Le monde entier fut frappé par la scène de ce char tentant vainement de contourner l'inconnu. L'image de l'incident est couramment utilisée pour symboliser le courage et la force de la non-violence face à la répression armée.

Déroulement

L'incident se déroule à Pékin, le [1], à proximité de la place Tian'anmen, qui se trouve au sud de la Cité interdite. Au deuxième jour des violentes répressions entreprises par le gouvernement chinois à l'encontre des manifestations, l'homme se tenait à 800 mètres à l'est de la porte Tian'anmen, au carrefour entre l'avenue Dongchang'anjie (东长安街), empruntée par les chars, qui arrivent de l'ouest, l'avenue Zhengyilu (正义路) au sud, et l'avenue Nanheyandajie (南河沿大街) au nord (39° 54′ 23,5″ N, 116° 23′ 59,8″ E ). Les photos et films de la confrontation ont été réalisés par des journalistes étrangers depuis l'hôtel Pékin (北京饭店, Beijing Fandian) situé sur Dongchang'anjie.

L'homme, portant un sac de couleur claire dans chaque main, est seul debout au milieu de la route quand les chars s'approchent. Les chars s'arrêtent devant lui et il semble leur faire signe de repartir. En réponse, le char de tête essaie à plusieurs reprises de contourner l'homme mais celui-ci se place à nouveau sur sa route. Puis l'individu grimpe sur le dessus du char de tête et a une brève conversation avec un membre d'équipage. Les versions de ce qui a été dit au conducteur varient : « Pourquoi êtes-vous là ? Ma ville est en chaos à cause de vous », « Faites demi-tour et arrêtez de tuer mon peuple » et « Partez ». Les vidéos prises par les journalistes occidentaux montrent que le jeune homme fut ensuite approché par un cycliste qui discute un court instant avec lui. Puis un homme, les bras levés, fait signe au chef de char qui le voit, le char étant alors immobilisé ; enfin, trois autres hommes se mettent autour du jeune manifestant, le font se déplacer sur le côté de l'avenue où il se trouvait, hors du champ de vision des photographes ou journalistes qui ont filmé cette scène de résistance passive.

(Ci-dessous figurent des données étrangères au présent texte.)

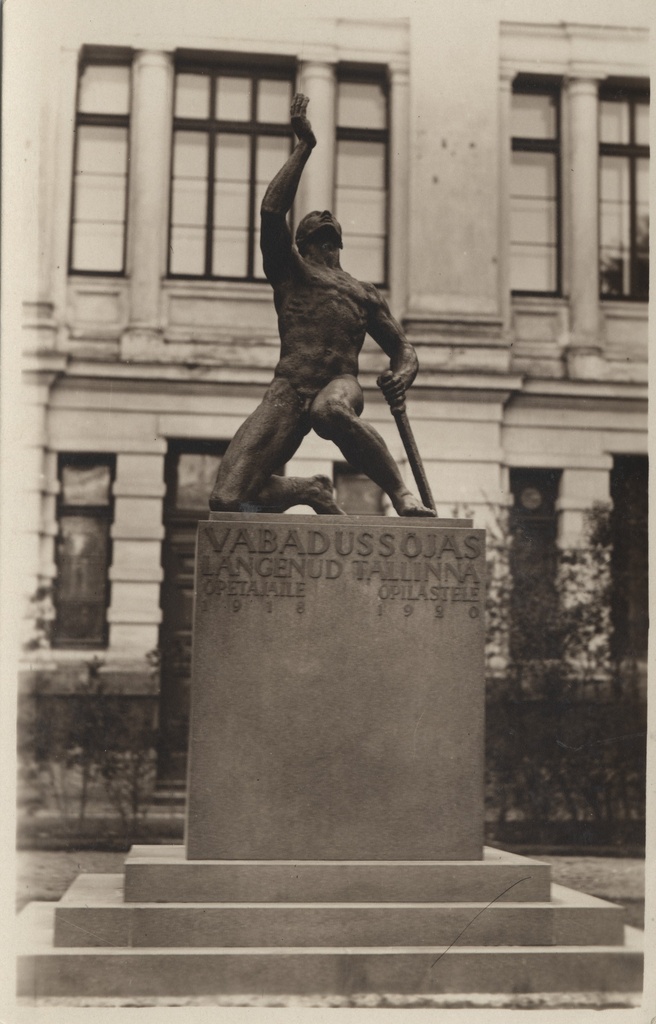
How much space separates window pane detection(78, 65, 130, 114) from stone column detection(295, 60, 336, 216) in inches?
86.9

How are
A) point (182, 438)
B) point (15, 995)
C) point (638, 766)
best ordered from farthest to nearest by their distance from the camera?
point (182, 438) → point (638, 766) → point (15, 995)

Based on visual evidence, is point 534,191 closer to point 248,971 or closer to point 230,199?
point 230,199

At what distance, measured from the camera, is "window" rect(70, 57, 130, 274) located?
51.6 ft

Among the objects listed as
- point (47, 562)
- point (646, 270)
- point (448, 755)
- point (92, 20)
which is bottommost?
point (448, 755)

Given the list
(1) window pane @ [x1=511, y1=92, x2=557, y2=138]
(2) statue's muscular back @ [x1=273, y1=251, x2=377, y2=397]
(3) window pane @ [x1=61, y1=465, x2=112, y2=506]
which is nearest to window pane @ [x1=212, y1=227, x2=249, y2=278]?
(3) window pane @ [x1=61, y1=465, x2=112, y2=506]

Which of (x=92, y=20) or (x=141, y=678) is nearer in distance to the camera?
(x=141, y=678)

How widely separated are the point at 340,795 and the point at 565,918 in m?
1.32

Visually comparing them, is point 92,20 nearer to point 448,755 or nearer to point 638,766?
point 638,766

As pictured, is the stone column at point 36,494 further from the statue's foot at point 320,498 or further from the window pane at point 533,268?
the statue's foot at point 320,498

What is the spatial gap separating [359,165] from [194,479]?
4.47m

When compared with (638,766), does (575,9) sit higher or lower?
higher

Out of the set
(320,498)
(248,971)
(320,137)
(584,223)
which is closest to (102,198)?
(320,137)

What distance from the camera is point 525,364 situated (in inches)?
642

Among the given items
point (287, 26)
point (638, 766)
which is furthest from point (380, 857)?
point (287, 26)
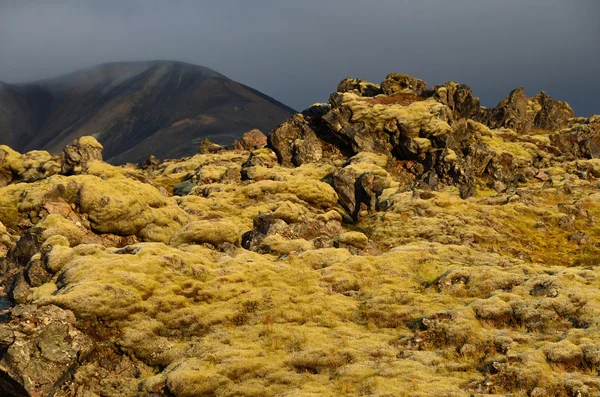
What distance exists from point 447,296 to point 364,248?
16.4 meters

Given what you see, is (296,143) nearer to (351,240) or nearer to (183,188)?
(183,188)

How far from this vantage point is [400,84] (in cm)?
13662

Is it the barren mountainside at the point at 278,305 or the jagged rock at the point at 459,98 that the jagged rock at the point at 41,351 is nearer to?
the barren mountainside at the point at 278,305

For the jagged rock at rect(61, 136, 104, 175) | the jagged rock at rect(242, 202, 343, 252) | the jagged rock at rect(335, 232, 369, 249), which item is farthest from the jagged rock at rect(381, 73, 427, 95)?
the jagged rock at rect(335, 232, 369, 249)

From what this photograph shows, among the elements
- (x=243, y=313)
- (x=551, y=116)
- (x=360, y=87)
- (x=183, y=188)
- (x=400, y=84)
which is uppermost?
(x=551, y=116)

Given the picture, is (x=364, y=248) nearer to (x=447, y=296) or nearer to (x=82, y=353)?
(x=447, y=296)

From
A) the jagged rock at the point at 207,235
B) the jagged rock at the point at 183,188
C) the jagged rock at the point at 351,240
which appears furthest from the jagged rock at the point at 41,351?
the jagged rock at the point at 183,188

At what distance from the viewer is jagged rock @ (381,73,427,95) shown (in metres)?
134

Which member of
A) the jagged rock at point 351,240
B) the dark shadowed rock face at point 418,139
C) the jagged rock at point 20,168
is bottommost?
the jagged rock at point 20,168

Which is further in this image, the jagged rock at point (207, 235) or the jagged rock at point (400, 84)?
Result: the jagged rock at point (400, 84)

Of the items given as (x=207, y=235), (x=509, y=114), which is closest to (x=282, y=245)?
(x=207, y=235)

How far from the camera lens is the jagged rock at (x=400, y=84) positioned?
134 meters

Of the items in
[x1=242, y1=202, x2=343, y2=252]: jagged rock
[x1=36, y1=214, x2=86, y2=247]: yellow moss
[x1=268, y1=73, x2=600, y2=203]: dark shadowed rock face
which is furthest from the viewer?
[x1=268, y1=73, x2=600, y2=203]: dark shadowed rock face

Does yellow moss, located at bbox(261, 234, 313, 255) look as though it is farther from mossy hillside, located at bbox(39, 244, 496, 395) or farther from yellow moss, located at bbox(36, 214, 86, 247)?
yellow moss, located at bbox(36, 214, 86, 247)
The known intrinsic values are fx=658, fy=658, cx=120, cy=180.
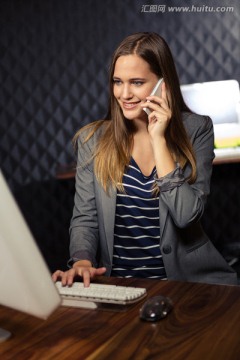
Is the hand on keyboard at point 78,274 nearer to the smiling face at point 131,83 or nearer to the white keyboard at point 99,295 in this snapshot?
the white keyboard at point 99,295

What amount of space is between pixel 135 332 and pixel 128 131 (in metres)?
0.98

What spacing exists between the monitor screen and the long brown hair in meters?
1.02

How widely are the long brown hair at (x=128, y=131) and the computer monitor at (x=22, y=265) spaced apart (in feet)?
3.35

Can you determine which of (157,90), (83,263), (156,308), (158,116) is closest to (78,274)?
(83,263)

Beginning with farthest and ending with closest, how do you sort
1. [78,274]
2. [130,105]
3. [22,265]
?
1. [130,105]
2. [78,274]
3. [22,265]

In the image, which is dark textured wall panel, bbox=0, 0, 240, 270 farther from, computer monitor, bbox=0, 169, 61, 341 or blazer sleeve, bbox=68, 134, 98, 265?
computer monitor, bbox=0, 169, 61, 341

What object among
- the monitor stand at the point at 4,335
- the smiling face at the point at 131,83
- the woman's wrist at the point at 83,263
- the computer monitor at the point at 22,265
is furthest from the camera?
the smiling face at the point at 131,83

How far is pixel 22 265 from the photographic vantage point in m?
1.10

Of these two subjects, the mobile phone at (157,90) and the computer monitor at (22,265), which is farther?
the mobile phone at (157,90)

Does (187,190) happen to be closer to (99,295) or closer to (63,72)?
(99,295)

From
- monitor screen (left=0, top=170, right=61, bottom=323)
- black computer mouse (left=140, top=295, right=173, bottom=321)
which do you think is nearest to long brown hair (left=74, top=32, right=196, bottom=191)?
black computer mouse (left=140, top=295, right=173, bottom=321)

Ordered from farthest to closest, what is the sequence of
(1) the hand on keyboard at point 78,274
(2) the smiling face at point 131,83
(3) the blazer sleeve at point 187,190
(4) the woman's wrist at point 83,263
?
(2) the smiling face at point 131,83 → (3) the blazer sleeve at point 187,190 → (4) the woman's wrist at point 83,263 → (1) the hand on keyboard at point 78,274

Selon certaines journalistes, les quatre personnes intervenues étaient en fait des policiers en civil, présents dans ce secteur et devant faciliter le passage des chars, ce qui fut le cas, la progression des blindés s'effectuant ensuite sans aucune résistance.

L'homme

On ne connaît pas de façon certaine l'identité de l'homme[2]. Peu de temps après l'incident, le tabloid britannique the Sunday Express l'identifia comme étant Wang Weilin (王維林), un étudiant de 19 ans. Toutefois, la véracité de cette information n’est pas confirmée[3].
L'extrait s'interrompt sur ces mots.